The NDC unfinished drugs database includes product listing information submitted for all unfinished drugs, such as active pharmaceutical ingredients (APIs), drugs intended for further processing and bulk drug substances for compounding.
Pharmaceutical companies that manufacture Pyridoxine Dipalmitate as an active pharmaceutical ingredient (API) must furnish the FDA with an updated record of all drugs that they produce, prepare, propagate, compound, or process for commercial distribution in the US at their facilities.
The NDC directory also contains data on finished compounded human drug products that contain Pyridoxine Dipalmitate and are produced by outsourcing facilities. While these outsourcing facilities are not mandated to assign a Pyridoxine Dipalmitate NDC to their finished compounded human drug products, they may choose to do so.
click here to find a list of Pyridoxine Dipalmitate suppliers with NDC on PharmaCompass.
Pyridoxine Dipalmitate Active pharmaceutical ingredient (API) is produced in GMP-certified manufacturing facility.

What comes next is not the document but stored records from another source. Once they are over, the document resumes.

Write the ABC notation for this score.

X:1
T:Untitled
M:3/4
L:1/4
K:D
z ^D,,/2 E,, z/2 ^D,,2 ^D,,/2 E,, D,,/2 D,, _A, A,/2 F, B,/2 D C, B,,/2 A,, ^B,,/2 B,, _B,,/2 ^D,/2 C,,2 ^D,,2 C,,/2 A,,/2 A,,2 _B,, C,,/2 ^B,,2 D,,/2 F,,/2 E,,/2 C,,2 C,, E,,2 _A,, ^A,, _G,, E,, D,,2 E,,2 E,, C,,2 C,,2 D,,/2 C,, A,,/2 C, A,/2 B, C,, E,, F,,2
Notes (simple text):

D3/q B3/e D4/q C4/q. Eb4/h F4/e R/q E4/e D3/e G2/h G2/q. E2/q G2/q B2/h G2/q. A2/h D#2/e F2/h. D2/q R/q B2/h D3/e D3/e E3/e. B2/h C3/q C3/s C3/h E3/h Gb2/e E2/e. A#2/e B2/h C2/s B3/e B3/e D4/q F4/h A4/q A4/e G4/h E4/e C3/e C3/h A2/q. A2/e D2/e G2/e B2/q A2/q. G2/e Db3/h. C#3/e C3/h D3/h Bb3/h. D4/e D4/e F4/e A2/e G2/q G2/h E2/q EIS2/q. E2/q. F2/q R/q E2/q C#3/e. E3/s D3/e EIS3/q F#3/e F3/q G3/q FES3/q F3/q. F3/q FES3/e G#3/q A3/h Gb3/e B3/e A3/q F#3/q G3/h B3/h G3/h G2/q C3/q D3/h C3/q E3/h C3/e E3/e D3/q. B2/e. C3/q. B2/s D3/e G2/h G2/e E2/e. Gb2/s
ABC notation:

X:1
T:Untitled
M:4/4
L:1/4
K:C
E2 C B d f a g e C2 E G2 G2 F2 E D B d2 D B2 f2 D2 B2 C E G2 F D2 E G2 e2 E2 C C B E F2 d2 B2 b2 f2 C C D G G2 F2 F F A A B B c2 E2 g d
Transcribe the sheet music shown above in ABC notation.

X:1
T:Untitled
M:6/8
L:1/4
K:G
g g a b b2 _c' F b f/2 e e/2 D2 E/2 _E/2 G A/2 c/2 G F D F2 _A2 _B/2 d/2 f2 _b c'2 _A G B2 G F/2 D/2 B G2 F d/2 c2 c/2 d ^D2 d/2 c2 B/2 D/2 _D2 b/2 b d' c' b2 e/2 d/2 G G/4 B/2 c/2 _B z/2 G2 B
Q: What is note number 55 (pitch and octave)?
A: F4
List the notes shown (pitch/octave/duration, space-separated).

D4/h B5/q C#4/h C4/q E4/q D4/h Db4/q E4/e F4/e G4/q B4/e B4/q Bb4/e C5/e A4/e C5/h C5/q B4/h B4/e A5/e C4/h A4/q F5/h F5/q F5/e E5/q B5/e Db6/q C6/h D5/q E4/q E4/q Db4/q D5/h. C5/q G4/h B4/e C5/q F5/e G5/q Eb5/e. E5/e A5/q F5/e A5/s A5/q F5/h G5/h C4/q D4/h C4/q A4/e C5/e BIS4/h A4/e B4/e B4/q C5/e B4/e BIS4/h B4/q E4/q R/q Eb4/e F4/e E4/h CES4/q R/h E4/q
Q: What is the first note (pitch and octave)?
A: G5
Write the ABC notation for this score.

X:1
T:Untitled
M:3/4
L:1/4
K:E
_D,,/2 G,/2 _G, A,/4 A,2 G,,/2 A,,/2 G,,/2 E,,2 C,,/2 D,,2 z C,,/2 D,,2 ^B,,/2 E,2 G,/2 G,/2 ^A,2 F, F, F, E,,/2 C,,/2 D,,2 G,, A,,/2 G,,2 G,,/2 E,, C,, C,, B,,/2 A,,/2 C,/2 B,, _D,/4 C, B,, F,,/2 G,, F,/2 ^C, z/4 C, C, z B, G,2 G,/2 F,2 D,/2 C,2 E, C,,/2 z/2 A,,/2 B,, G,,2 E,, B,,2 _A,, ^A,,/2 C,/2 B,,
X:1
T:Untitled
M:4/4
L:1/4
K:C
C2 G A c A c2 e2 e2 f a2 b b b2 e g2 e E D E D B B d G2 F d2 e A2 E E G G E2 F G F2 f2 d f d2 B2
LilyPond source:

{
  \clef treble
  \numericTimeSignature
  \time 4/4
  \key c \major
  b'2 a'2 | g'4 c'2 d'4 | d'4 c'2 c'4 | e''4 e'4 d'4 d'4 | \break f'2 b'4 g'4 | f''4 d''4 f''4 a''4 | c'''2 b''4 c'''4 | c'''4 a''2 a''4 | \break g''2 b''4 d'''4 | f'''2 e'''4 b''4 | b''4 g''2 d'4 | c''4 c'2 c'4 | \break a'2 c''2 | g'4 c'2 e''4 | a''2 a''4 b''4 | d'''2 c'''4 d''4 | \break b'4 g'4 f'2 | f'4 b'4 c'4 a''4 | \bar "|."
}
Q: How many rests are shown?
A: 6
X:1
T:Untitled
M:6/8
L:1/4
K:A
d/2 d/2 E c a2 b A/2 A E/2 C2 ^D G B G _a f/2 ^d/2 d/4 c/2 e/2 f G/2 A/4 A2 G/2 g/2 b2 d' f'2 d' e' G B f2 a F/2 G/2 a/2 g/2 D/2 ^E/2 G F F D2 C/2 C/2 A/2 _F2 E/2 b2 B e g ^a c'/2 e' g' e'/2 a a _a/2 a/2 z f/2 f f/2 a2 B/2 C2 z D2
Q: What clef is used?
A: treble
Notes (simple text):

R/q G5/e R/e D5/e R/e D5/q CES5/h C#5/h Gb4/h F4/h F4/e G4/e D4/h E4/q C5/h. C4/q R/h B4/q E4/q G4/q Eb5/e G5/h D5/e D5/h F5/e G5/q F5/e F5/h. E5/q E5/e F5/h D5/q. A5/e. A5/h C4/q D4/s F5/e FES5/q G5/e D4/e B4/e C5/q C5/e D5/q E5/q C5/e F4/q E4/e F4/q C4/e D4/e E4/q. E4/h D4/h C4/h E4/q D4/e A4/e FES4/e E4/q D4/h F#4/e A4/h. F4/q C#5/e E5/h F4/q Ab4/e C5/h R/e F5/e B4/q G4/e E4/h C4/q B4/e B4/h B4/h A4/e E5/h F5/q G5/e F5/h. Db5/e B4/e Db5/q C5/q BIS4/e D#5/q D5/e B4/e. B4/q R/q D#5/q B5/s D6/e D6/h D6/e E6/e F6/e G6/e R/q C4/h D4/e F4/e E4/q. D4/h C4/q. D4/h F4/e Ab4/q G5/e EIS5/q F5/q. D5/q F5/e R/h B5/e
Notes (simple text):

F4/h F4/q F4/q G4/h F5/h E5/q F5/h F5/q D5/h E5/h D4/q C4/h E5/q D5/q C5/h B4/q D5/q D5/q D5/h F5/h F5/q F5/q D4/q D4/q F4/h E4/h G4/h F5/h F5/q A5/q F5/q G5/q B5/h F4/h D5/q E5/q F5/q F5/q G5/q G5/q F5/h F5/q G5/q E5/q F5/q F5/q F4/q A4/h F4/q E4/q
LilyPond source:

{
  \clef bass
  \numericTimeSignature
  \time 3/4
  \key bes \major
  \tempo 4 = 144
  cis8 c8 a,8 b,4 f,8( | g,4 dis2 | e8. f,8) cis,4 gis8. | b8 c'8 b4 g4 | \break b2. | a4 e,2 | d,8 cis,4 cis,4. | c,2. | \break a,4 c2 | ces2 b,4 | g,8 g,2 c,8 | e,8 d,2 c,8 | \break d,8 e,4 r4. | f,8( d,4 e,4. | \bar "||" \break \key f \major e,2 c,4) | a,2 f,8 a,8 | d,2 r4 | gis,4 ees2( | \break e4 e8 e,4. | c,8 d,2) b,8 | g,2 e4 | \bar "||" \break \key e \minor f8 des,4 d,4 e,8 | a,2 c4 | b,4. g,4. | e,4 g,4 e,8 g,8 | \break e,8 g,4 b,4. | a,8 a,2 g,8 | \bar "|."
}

GMP stands for Good Manufacturing Practices, which is a system used in the pharmaceutical industry to make sure that goods are regularly produced and monitored in accordance with quality standards. The FDA’s current Good Manufacturing Practices requirements are referred to as cGMP or current GMP which indicates that the company follows the most recent GMP specifications. The World Health Organization (WHO) has its own set of GMP guidelines, called the WHO GMP. Different countries can also set their own guidelines for GMP like China (Chinese GMP) or the EU (EU GMP).
PharmaCompass offers a list of Pyridoxine Dipalmitate GMP manufacturers, exporters & distributors, which can be sorted by USDMF, JDMF, KDMF, CEP (COS), WC, API price, and more, enabling you to easily find the right Pyridoxine Dipalmitate GMP manufacturer or Pyridoxine Dipalmitate GMP API supplier for your needs.
A Pyridoxine Dipalmitate CoA (Certificate of Analysis) is a formal document that attests to Pyridoxine Dipalmitate's compliance with Pyridoxine Dipalmitate specifications and serves as a tool for batch-level quality control.
Pyridoxine Dipalmitate CoA mostly includes findings from lab analyses of a specific batch. For each Pyridoxine Dipalmitate CoA document that a company creates, the USFDA specifies specific requirements, such as supplier information, material identification, transportation data, evidence of conformity and signature data.
Pyridoxine Dipalmitate may be tested according to a variety of international standards, such as European Pharmacopoeia (Pyridoxine Dipalmitate EP), Pyridoxine Dipalmitate JP (Japanese Pharmacopeia) and the US Pharmacopoeia (Pyridoxine Dipalmitate USP).